Rubúgu of the Páiwoe first found the aíǰe while walking through a swamp. He liked the little animal and decided to keep it, taking it home in a vessel of water. Rubúgu had great plans for his little pet, and wanted it to become something great and amazing, so before covering its container with a fan he told it “Grow for me; thrive and become an extraordinary creature”.
And grow the aíǰe did. It became larger, and stronger, and it could sing a loud, buzzing song.

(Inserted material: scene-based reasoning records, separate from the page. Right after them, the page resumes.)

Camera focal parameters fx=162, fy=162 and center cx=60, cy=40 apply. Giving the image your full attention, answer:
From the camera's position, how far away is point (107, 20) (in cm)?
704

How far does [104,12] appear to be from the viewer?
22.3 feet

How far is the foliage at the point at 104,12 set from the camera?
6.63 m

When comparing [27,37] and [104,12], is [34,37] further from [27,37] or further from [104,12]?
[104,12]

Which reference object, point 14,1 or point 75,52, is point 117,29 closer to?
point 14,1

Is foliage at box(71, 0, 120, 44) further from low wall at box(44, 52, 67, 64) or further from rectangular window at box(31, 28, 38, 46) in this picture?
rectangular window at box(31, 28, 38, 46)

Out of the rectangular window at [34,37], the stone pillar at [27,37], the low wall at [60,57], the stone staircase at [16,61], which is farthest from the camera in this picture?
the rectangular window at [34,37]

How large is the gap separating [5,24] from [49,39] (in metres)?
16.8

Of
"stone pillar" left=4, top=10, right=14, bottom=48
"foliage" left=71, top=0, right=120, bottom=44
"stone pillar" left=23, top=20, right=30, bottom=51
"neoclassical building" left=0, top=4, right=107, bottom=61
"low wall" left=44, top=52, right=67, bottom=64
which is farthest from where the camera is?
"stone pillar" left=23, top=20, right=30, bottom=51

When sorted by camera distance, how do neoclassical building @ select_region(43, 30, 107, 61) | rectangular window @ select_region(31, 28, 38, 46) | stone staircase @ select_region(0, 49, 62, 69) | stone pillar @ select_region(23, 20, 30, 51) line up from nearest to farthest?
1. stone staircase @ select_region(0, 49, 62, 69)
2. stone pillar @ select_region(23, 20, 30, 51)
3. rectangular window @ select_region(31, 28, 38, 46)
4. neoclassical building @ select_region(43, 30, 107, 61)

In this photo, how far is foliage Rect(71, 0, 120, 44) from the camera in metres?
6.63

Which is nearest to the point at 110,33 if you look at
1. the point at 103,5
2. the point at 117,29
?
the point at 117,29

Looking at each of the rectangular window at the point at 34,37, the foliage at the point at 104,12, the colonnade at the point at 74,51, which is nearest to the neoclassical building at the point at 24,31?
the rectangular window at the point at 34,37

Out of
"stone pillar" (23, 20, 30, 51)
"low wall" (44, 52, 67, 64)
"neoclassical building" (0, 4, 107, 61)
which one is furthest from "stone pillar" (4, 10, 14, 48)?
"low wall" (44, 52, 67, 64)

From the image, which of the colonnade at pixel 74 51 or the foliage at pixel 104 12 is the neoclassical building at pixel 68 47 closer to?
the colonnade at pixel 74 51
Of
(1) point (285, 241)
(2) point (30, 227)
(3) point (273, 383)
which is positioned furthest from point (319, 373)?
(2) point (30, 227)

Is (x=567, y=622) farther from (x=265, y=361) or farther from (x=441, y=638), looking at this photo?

Rubúgu had to keep switching it to increasingly large containers to support its bulk, and eventually he had nowhere left to put it. He tried doing a dance for the aíǰe, but the tadpole rejected Rubúgu’s mediocre talents. Instead, Chief Baitogógo of the Aróroe took the aíǰe, and honored it with a macaw-feather headdress and a marvelous dance, both of which pleased the tadpole greatly. Baitogógo told the aíǰe that it had to live in ponds, swamps, and lakes away from the Bororo, for it was so big and the magic of its song so powerful, it could pose a serious threat.
The aíǰe accepted, and before leaving it told Baitogógo that if the Bororo missed it, then they should fashion little tadpole sculptures in remembrance. Those figurines could be tied to a stick and swung in the air, making an amphibian buzzing much like aíǰe did. Thus the aíǰe went on to become one of the totems of the Bororo.
References
Albisetti, C.,; Colbacchini, A.; and Venturelli, A. J.; Wilbert, J. and Simoneau, K. eds. (1983) Folk Literature of the Bororo Indians. UCLA Latin American Center Publications, University of California, Los Angeles.